# Funny (pics)



## Carsonsdaddy (Nov 1, 2006)

Here's a funny picture of Charlie. I don't know why he was laying like this but he was in this position for a while...



Anyone else with some funny pics?


----------



## jeffreyzone (Feb 8, 2006)

Gosh, he is a cute retriever. And that is indeed a funny picture!


----------



## Ginny (Nov 17, 2006)

Thats Funny! I couldn't tell if it was 1 dog or 2 !


----------



## RickGibbs (Dec 16, 2005)

Ginny said:


> Thats Funny! I couldn't tell if it was 1 dog or 2 !


:lol: I thought it was two dogs, too....


----------



## Ginny (Nov 17, 2006)

Heres one. 
Cody is a really messy eater!


----------



## Katiesmommy (Sep 10, 2006)

Charlie's a Retriever? Hmmm..I thought it was 2 dogs also...thanxs for sharing.


----------



## Katiesmommy (Sep 10, 2006)

Ginny said:


> Heres one.
> Cody is a really messy eater!

▶ Activity A:
Answer these from the forum thread about funny dog pictures:
(i) What is the name of the dog in the first picture posted?
(ii) What does Ginny say about Cody?
(iii) How many dogs did RickGibbs think the first picture showed?
▶ Activity B: List every distinct username that posts in the forum thread about funny dog pictures.
▶ Activity C: Carry on the forum thread about funny dog pictures from its final line.

▶ Data shown:
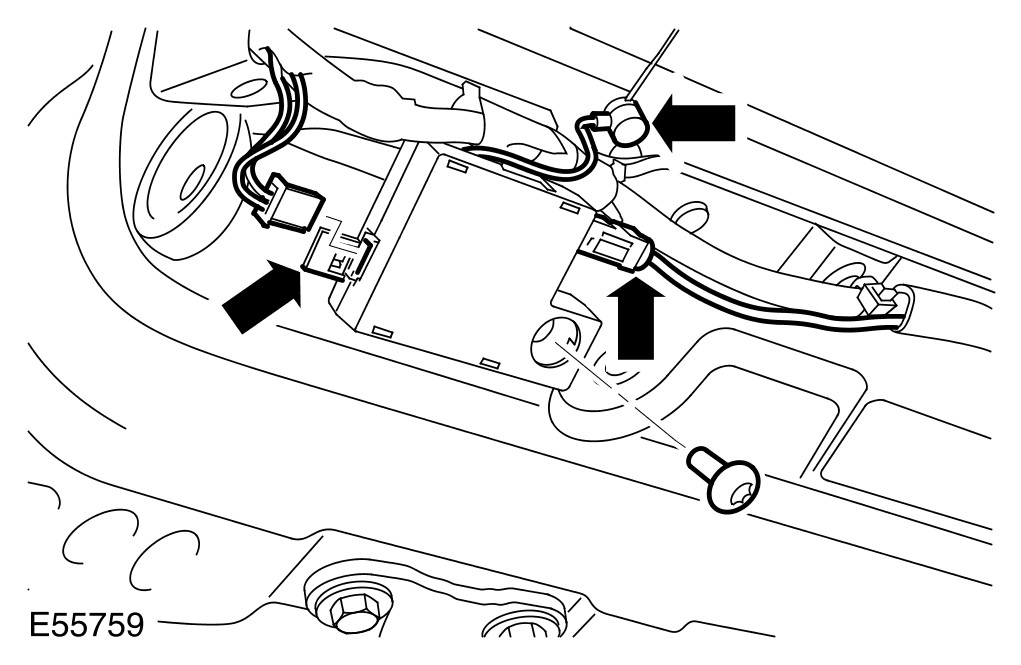 E55759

▶ Expected answer A:
(i) Charlie
(ii) Cody is a really messy eater.
(iii) Two

▶ Expected answer B: Carsonsdaddy, jeffreyzone, Ginny, RickGibbs, Katiesmommy

▶ Expected answer C:
Oh my goodness...thats too cute. Thanxs for sharing. I know what you mean...some cats can be messy...we have a messy cat in our house


----------



## Carsonsdaddy (Nov 1, 2006)

i know it's such a wierd pics huh? when my wife showed it to me it took me a while to figure out what i was looking at. It's a good memory of him, and a great way to remember what his personality was like. He was such a silly boy. We sure miss him.


----------



## Carsonsdaddy (Nov 1, 2006)

Ginny said:


> Heres one.
> Cody is a really messy eater!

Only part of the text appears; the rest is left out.